[Given request]
According to the page on Componendo dividendo below, in how many ways is the method applied at the basic level?

╭─ Page excerpt

## Applying Componendo dividendo to solve hard algebra problems

We have seen Componendo dividendo to simplify competitive math problems in topics as diverse as—number system, ratio and proportion, surds, trigonometry or algebra. Often, it plays a key role in solving the problems quickly.

In this session we will show how Componendo dividendo plays a key role in solving hard algebra problems in only a few steps. We will use three examples.

After a recap we will start problem solving. If you are familiar with the concept, you may skip the recap section.

### Componendo dividendo—What it is and Why it is powerful

Componendo dividendo is powerful because,

- It simplifies an apparently complex expression greatly and quickly.
- Because of the special form of expression on which Componendo dividendo can be applied, it is easy to identify where it can be applied,
- It is easy to understand and use in application.
**It is just a three-step simple method,** - Due to its simplicity, the three step process can be done in mind and so we can consider the
This is especially effective for answering competitive math questions where you need to select one of multiple choice answers quickly and don’t need to show the deductions.**ability to apply Componendo dividendo under mental math skills.**

At the basic level, Componendo dividendo is applied in two ways. We will explain with examples.

### Componendo dividendo on $\displaystyle\frac{x+1}{x-1}$

#### Concept example 1.

What is the value of $x$ when $\displaystyle\frac{x+1}{x-1}=5$?

This is a standard form of expression where immediate application of Componendo dividendo will give you the answer in a few seconds without need to write any calculation steps on paper.

╰─
╭─ Extracted entries

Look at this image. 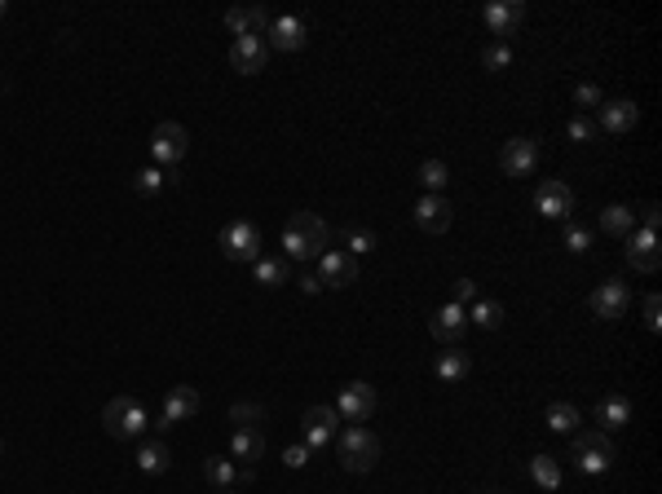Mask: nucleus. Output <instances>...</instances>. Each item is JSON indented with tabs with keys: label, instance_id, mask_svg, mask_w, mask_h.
<instances>
[{
	"label": "nucleus",
	"instance_id": "48",
	"mask_svg": "<svg viewBox=\"0 0 662 494\" xmlns=\"http://www.w3.org/2000/svg\"><path fill=\"white\" fill-rule=\"evenodd\" d=\"M221 494H230V490H221Z\"/></svg>",
	"mask_w": 662,
	"mask_h": 494
},
{
	"label": "nucleus",
	"instance_id": "21",
	"mask_svg": "<svg viewBox=\"0 0 662 494\" xmlns=\"http://www.w3.org/2000/svg\"><path fill=\"white\" fill-rule=\"evenodd\" d=\"M226 27L234 31V40H239V36H265V31H270V9H261V5H234V9H226Z\"/></svg>",
	"mask_w": 662,
	"mask_h": 494
},
{
	"label": "nucleus",
	"instance_id": "33",
	"mask_svg": "<svg viewBox=\"0 0 662 494\" xmlns=\"http://www.w3.org/2000/svg\"><path fill=\"white\" fill-rule=\"evenodd\" d=\"M504 322V305L499 300H477L473 314H468V327H482V331H495Z\"/></svg>",
	"mask_w": 662,
	"mask_h": 494
},
{
	"label": "nucleus",
	"instance_id": "36",
	"mask_svg": "<svg viewBox=\"0 0 662 494\" xmlns=\"http://www.w3.org/2000/svg\"><path fill=\"white\" fill-rule=\"evenodd\" d=\"M133 190H137V195H146V199H155L159 190H164V173H159V168H142V173L133 177Z\"/></svg>",
	"mask_w": 662,
	"mask_h": 494
},
{
	"label": "nucleus",
	"instance_id": "44",
	"mask_svg": "<svg viewBox=\"0 0 662 494\" xmlns=\"http://www.w3.org/2000/svg\"><path fill=\"white\" fill-rule=\"evenodd\" d=\"M296 283H301V292H305V296H314V292L323 287V278H318V274H301Z\"/></svg>",
	"mask_w": 662,
	"mask_h": 494
},
{
	"label": "nucleus",
	"instance_id": "24",
	"mask_svg": "<svg viewBox=\"0 0 662 494\" xmlns=\"http://www.w3.org/2000/svg\"><path fill=\"white\" fill-rule=\"evenodd\" d=\"M433 370H437V380H442V384H459V380L473 370V358L455 345V349H446V353H437V367Z\"/></svg>",
	"mask_w": 662,
	"mask_h": 494
},
{
	"label": "nucleus",
	"instance_id": "17",
	"mask_svg": "<svg viewBox=\"0 0 662 494\" xmlns=\"http://www.w3.org/2000/svg\"><path fill=\"white\" fill-rule=\"evenodd\" d=\"M318 278H323V287H354L358 283V261L349 252H323L318 256Z\"/></svg>",
	"mask_w": 662,
	"mask_h": 494
},
{
	"label": "nucleus",
	"instance_id": "34",
	"mask_svg": "<svg viewBox=\"0 0 662 494\" xmlns=\"http://www.w3.org/2000/svg\"><path fill=\"white\" fill-rule=\"evenodd\" d=\"M530 477H535L543 490H557V486H561L557 459H552V455H535V459H530Z\"/></svg>",
	"mask_w": 662,
	"mask_h": 494
},
{
	"label": "nucleus",
	"instance_id": "6",
	"mask_svg": "<svg viewBox=\"0 0 662 494\" xmlns=\"http://www.w3.org/2000/svg\"><path fill=\"white\" fill-rule=\"evenodd\" d=\"M186 150H190V133L181 128V124H159L151 133V155L155 164H168V168H177L181 159H186Z\"/></svg>",
	"mask_w": 662,
	"mask_h": 494
},
{
	"label": "nucleus",
	"instance_id": "29",
	"mask_svg": "<svg viewBox=\"0 0 662 494\" xmlns=\"http://www.w3.org/2000/svg\"><path fill=\"white\" fill-rule=\"evenodd\" d=\"M345 247H349V256H367V252H376L380 239H376V230L371 225H345Z\"/></svg>",
	"mask_w": 662,
	"mask_h": 494
},
{
	"label": "nucleus",
	"instance_id": "16",
	"mask_svg": "<svg viewBox=\"0 0 662 494\" xmlns=\"http://www.w3.org/2000/svg\"><path fill=\"white\" fill-rule=\"evenodd\" d=\"M429 331H433V340L437 345H446V349H455L459 340H464V331H468V309L464 305H442L433 314V322H429Z\"/></svg>",
	"mask_w": 662,
	"mask_h": 494
},
{
	"label": "nucleus",
	"instance_id": "1",
	"mask_svg": "<svg viewBox=\"0 0 662 494\" xmlns=\"http://www.w3.org/2000/svg\"><path fill=\"white\" fill-rule=\"evenodd\" d=\"M331 247V225L318 212H292L283 225V252L292 261H314Z\"/></svg>",
	"mask_w": 662,
	"mask_h": 494
},
{
	"label": "nucleus",
	"instance_id": "46",
	"mask_svg": "<svg viewBox=\"0 0 662 494\" xmlns=\"http://www.w3.org/2000/svg\"><path fill=\"white\" fill-rule=\"evenodd\" d=\"M477 494H504V490H477Z\"/></svg>",
	"mask_w": 662,
	"mask_h": 494
},
{
	"label": "nucleus",
	"instance_id": "8",
	"mask_svg": "<svg viewBox=\"0 0 662 494\" xmlns=\"http://www.w3.org/2000/svg\"><path fill=\"white\" fill-rule=\"evenodd\" d=\"M199 389H190V384H177L173 393L164 397V411H159V420H155V428L159 433H168V428H177L181 420H195L199 415Z\"/></svg>",
	"mask_w": 662,
	"mask_h": 494
},
{
	"label": "nucleus",
	"instance_id": "14",
	"mask_svg": "<svg viewBox=\"0 0 662 494\" xmlns=\"http://www.w3.org/2000/svg\"><path fill=\"white\" fill-rule=\"evenodd\" d=\"M455 221V203L446 195H424L415 203V225L424 230V234H446Z\"/></svg>",
	"mask_w": 662,
	"mask_h": 494
},
{
	"label": "nucleus",
	"instance_id": "4",
	"mask_svg": "<svg viewBox=\"0 0 662 494\" xmlns=\"http://www.w3.org/2000/svg\"><path fill=\"white\" fill-rule=\"evenodd\" d=\"M570 459L579 464V472H610V464H614L610 433H601V428H592V433H574Z\"/></svg>",
	"mask_w": 662,
	"mask_h": 494
},
{
	"label": "nucleus",
	"instance_id": "26",
	"mask_svg": "<svg viewBox=\"0 0 662 494\" xmlns=\"http://www.w3.org/2000/svg\"><path fill=\"white\" fill-rule=\"evenodd\" d=\"M636 230V212L627 208V203H610L605 212H601V234H614V239H627Z\"/></svg>",
	"mask_w": 662,
	"mask_h": 494
},
{
	"label": "nucleus",
	"instance_id": "9",
	"mask_svg": "<svg viewBox=\"0 0 662 494\" xmlns=\"http://www.w3.org/2000/svg\"><path fill=\"white\" fill-rule=\"evenodd\" d=\"M627 305H632V287L623 283V278H605L596 292H592V314L601 322H614L627 314Z\"/></svg>",
	"mask_w": 662,
	"mask_h": 494
},
{
	"label": "nucleus",
	"instance_id": "41",
	"mask_svg": "<svg viewBox=\"0 0 662 494\" xmlns=\"http://www.w3.org/2000/svg\"><path fill=\"white\" fill-rule=\"evenodd\" d=\"M645 327H649V331H658L662 327V300L658 296H645Z\"/></svg>",
	"mask_w": 662,
	"mask_h": 494
},
{
	"label": "nucleus",
	"instance_id": "12",
	"mask_svg": "<svg viewBox=\"0 0 662 494\" xmlns=\"http://www.w3.org/2000/svg\"><path fill=\"white\" fill-rule=\"evenodd\" d=\"M499 168L508 177H530L539 168V142L535 137H512V142H504Z\"/></svg>",
	"mask_w": 662,
	"mask_h": 494
},
{
	"label": "nucleus",
	"instance_id": "7",
	"mask_svg": "<svg viewBox=\"0 0 662 494\" xmlns=\"http://www.w3.org/2000/svg\"><path fill=\"white\" fill-rule=\"evenodd\" d=\"M376 406H380V397H376V389L367 384V380H354V384H345L340 389V397H336V415H345V420H371L376 415Z\"/></svg>",
	"mask_w": 662,
	"mask_h": 494
},
{
	"label": "nucleus",
	"instance_id": "11",
	"mask_svg": "<svg viewBox=\"0 0 662 494\" xmlns=\"http://www.w3.org/2000/svg\"><path fill=\"white\" fill-rule=\"evenodd\" d=\"M336 424H340L336 406H309L305 415H301V428H305L309 450H327V446L336 442Z\"/></svg>",
	"mask_w": 662,
	"mask_h": 494
},
{
	"label": "nucleus",
	"instance_id": "42",
	"mask_svg": "<svg viewBox=\"0 0 662 494\" xmlns=\"http://www.w3.org/2000/svg\"><path fill=\"white\" fill-rule=\"evenodd\" d=\"M658 225H662V208H658V203H649V208L640 212V230H649V234H658Z\"/></svg>",
	"mask_w": 662,
	"mask_h": 494
},
{
	"label": "nucleus",
	"instance_id": "47",
	"mask_svg": "<svg viewBox=\"0 0 662 494\" xmlns=\"http://www.w3.org/2000/svg\"><path fill=\"white\" fill-rule=\"evenodd\" d=\"M0 455H5V442H0Z\"/></svg>",
	"mask_w": 662,
	"mask_h": 494
},
{
	"label": "nucleus",
	"instance_id": "30",
	"mask_svg": "<svg viewBox=\"0 0 662 494\" xmlns=\"http://www.w3.org/2000/svg\"><path fill=\"white\" fill-rule=\"evenodd\" d=\"M548 428L552 433H579V406L574 402H552L548 406Z\"/></svg>",
	"mask_w": 662,
	"mask_h": 494
},
{
	"label": "nucleus",
	"instance_id": "37",
	"mask_svg": "<svg viewBox=\"0 0 662 494\" xmlns=\"http://www.w3.org/2000/svg\"><path fill=\"white\" fill-rule=\"evenodd\" d=\"M482 62H486V71H508V67H512V49H508V45H499V40H495V45H486Z\"/></svg>",
	"mask_w": 662,
	"mask_h": 494
},
{
	"label": "nucleus",
	"instance_id": "35",
	"mask_svg": "<svg viewBox=\"0 0 662 494\" xmlns=\"http://www.w3.org/2000/svg\"><path fill=\"white\" fill-rule=\"evenodd\" d=\"M230 420L239 424V428H256V424L265 420V406H261V402H234V406H230Z\"/></svg>",
	"mask_w": 662,
	"mask_h": 494
},
{
	"label": "nucleus",
	"instance_id": "38",
	"mask_svg": "<svg viewBox=\"0 0 662 494\" xmlns=\"http://www.w3.org/2000/svg\"><path fill=\"white\" fill-rule=\"evenodd\" d=\"M574 106H579V111H596V106H605L601 84H579V89H574Z\"/></svg>",
	"mask_w": 662,
	"mask_h": 494
},
{
	"label": "nucleus",
	"instance_id": "27",
	"mask_svg": "<svg viewBox=\"0 0 662 494\" xmlns=\"http://www.w3.org/2000/svg\"><path fill=\"white\" fill-rule=\"evenodd\" d=\"M230 455L256 464V459L265 455V437H261V428H234V437H230Z\"/></svg>",
	"mask_w": 662,
	"mask_h": 494
},
{
	"label": "nucleus",
	"instance_id": "3",
	"mask_svg": "<svg viewBox=\"0 0 662 494\" xmlns=\"http://www.w3.org/2000/svg\"><path fill=\"white\" fill-rule=\"evenodd\" d=\"M102 424L106 433L115 437V442H133V437H142L146 433V411H142V402L137 397H111L102 411Z\"/></svg>",
	"mask_w": 662,
	"mask_h": 494
},
{
	"label": "nucleus",
	"instance_id": "20",
	"mask_svg": "<svg viewBox=\"0 0 662 494\" xmlns=\"http://www.w3.org/2000/svg\"><path fill=\"white\" fill-rule=\"evenodd\" d=\"M482 18L495 36H512L517 27L526 23V5H521V0H490L482 9Z\"/></svg>",
	"mask_w": 662,
	"mask_h": 494
},
{
	"label": "nucleus",
	"instance_id": "15",
	"mask_svg": "<svg viewBox=\"0 0 662 494\" xmlns=\"http://www.w3.org/2000/svg\"><path fill=\"white\" fill-rule=\"evenodd\" d=\"M270 40V49L279 53H301L309 45V27L301 23V18H292V14H283V18H270V31H265Z\"/></svg>",
	"mask_w": 662,
	"mask_h": 494
},
{
	"label": "nucleus",
	"instance_id": "43",
	"mask_svg": "<svg viewBox=\"0 0 662 494\" xmlns=\"http://www.w3.org/2000/svg\"><path fill=\"white\" fill-rule=\"evenodd\" d=\"M451 292H455V305H464V300L477 296V283H473V278H455V283H451Z\"/></svg>",
	"mask_w": 662,
	"mask_h": 494
},
{
	"label": "nucleus",
	"instance_id": "23",
	"mask_svg": "<svg viewBox=\"0 0 662 494\" xmlns=\"http://www.w3.org/2000/svg\"><path fill=\"white\" fill-rule=\"evenodd\" d=\"M596 424H601V433H614V428L632 424V397L627 393L601 397V402H596Z\"/></svg>",
	"mask_w": 662,
	"mask_h": 494
},
{
	"label": "nucleus",
	"instance_id": "28",
	"mask_svg": "<svg viewBox=\"0 0 662 494\" xmlns=\"http://www.w3.org/2000/svg\"><path fill=\"white\" fill-rule=\"evenodd\" d=\"M252 278L261 287H283V283H287V261H283V256H261L252 265Z\"/></svg>",
	"mask_w": 662,
	"mask_h": 494
},
{
	"label": "nucleus",
	"instance_id": "5",
	"mask_svg": "<svg viewBox=\"0 0 662 494\" xmlns=\"http://www.w3.org/2000/svg\"><path fill=\"white\" fill-rule=\"evenodd\" d=\"M221 252L234 265H256L261 261V230L252 221H234L221 230Z\"/></svg>",
	"mask_w": 662,
	"mask_h": 494
},
{
	"label": "nucleus",
	"instance_id": "31",
	"mask_svg": "<svg viewBox=\"0 0 662 494\" xmlns=\"http://www.w3.org/2000/svg\"><path fill=\"white\" fill-rule=\"evenodd\" d=\"M420 186H424L429 195H442V190L451 186V168H446L442 159H424V164H420Z\"/></svg>",
	"mask_w": 662,
	"mask_h": 494
},
{
	"label": "nucleus",
	"instance_id": "22",
	"mask_svg": "<svg viewBox=\"0 0 662 494\" xmlns=\"http://www.w3.org/2000/svg\"><path fill=\"white\" fill-rule=\"evenodd\" d=\"M640 120V106L627 98H614L601 106V120H596V128H605V133H614V137H623V133H632Z\"/></svg>",
	"mask_w": 662,
	"mask_h": 494
},
{
	"label": "nucleus",
	"instance_id": "45",
	"mask_svg": "<svg viewBox=\"0 0 662 494\" xmlns=\"http://www.w3.org/2000/svg\"><path fill=\"white\" fill-rule=\"evenodd\" d=\"M5 14H9V5H5V0H0V18H5Z\"/></svg>",
	"mask_w": 662,
	"mask_h": 494
},
{
	"label": "nucleus",
	"instance_id": "39",
	"mask_svg": "<svg viewBox=\"0 0 662 494\" xmlns=\"http://www.w3.org/2000/svg\"><path fill=\"white\" fill-rule=\"evenodd\" d=\"M601 128H596V120H587V115H574L570 120V142H592Z\"/></svg>",
	"mask_w": 662,
	"mask_h": 494
},
{
	"label": "nucleus",
	"instance_id": "10",
	"mask_svg": "<svg viewBox=\"0 0 662 494\" xmlns=\"http://www.w3.org/2000/svg\"><path fill=\"white\" fill-rule=\"evenodd\" d=\"M535 212L539 217H548V221H570V212H574V190H570L565 181H543L535 190Z\"/></svg>",
	"mask_w": 662,
	"mask_h": 494
},
{
	"label": "nucleus",
	"instance_id": "32",
	"mask_svg": "<svg viewBox=\"0 0 662 494\" xmlns=\"http://www.w3.org/2000/svg\"><path fill=\"white\" fill-rule=\"evenodd\" d=\"M592 230L579 221H561V243H565V252H574V256H583V252H592Z\"/></svg>",
	"mask_w": 662,
	"mask_h": 494
},
{
	"label": "nucleus",
	"instance_id": "18",
	"mask_svg": "<svg viewBox=\"0 0 662 494\" xmlns=\"http://www.w3.org/2000/svg\"><path fill=\"white\" fill-rule=\"evenodd\" d=\"M627 265L636 274H654L662 265V252H658V234L649 230H632L627 234Z\"/></svg>",
	"mask_w": 662,
	"mask_h": 494
},
{
	"label": "nucleus",
	"instance_id": "19",
	"mask_svg": "<svg viewBox=\"0 0 662 494\" xmlns=\"http://www.w3.org/2000/svg\"><path fill=\"white\" fill-rule=\"evenodd\" d=\"M204 477L217 486V490H234V486H252V464L248 468H239L234 459H221V455H212V459H204Z\"/></svg>",
	"mask_w": 662,
	"mask_h": 494
},
{
	"label": "nucleus",
	"instance_id": "25",
	"mask_svg": "<svg viewBox=\"0 0 662 494\" xmlns=\"http://www.w3.org/2000/svg\"><path fill=\"white\" fill-rule=\"evenodd\" d=\"M137 468L146 472V477H164V472L173 468V450H168V442H142V450H137Z\"/></svg>",
	"mask_w": 662,
	"mask_h": 494
},
{
	"label": "nucleus",
	"instance_id": "40",
	"mask_svg": "<svg viewBox=\"0 0 662 494\" xmlns=\"http://www.w3.org/2000/svg\"><path fill=\"white\" fill-rule=\"evenodd\" d=\"M309 455H314V450H309V446H287V450H283V464H287V468H305L309 464Z\"/></svg>",
	"mask_w": 662,
	"mask_h": 494
},
{
	"label": "nucleus",
	"instance_id": "2",
	"mask_svg": "<svg viewBox=\"0 0 662 494\" xmlns=\"http://www.w3.org/2000/svg\"><path fill=\"white\" fill-rule=\"evenodd\" d=\"M336 455H340V468L345 472H371L376 459H380V437L371 428L354 424V428H345L336 437Z\"/></svg>",
	"mask_w": 662,
	"mask_h": 494
},
{
	"label": "nucleus",
	"instance_id": "13",
	"mask_svg": "<svg viewBox=\"0 0 662 494\" xmlns=\"http://www.w3.org/2000/svg\"><path fill=\"white\" fill-rule=\"evenodd\" d=\"M265 62H270V45H265V36H239L234 45H230V67L243 75H261L265 71Z\"/></svg>",
	"mask_w": 662,
	"mask_h": 494
}]
</instances>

╰─

[Result below]
Two ways.